■ Supplied passage

Revera Inc.
- Company type: Subsidiary
- Industry: Seniors' housing
- Founded: 1961
- Headquarters: Mississauga, Ontario, Canada
- Key people: Thomas G. Wellner (President and CEO); ;
- Parent: Public Sector Pension Investment Board
- Website: reveraliving.com

= Revera (company) =

Canadian elderly care company

Revera Inc. was a Canadian company that provided accommodation, care and services for seniors. It owned and operated retirement residences and long-term care facilities. Formerly named Retirement Residences Real Estate Investment Trust, it used to be a real estate investment trust (REIT) that was publicly traded on the Toronto Stock Exchange (TSX), but it was acquired by the Public Sector Pension Investment Board in 2007. Its CEO is Thomas G. Wellner and was formerly Jeffrey Lozon.

==Overview==
Through various partnerships, Revera owns or operates more than 500 properties in Canada, the United States and the United Kingdom.

■ Task statement
According to the Revera passage, in what year did the Public Sector Pension Investment Board acquire the company? The material that follows has no connection to the Revera passage.

■ Information supplied
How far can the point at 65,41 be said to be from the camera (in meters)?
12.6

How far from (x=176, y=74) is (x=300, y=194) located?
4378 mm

■ Answer box
2007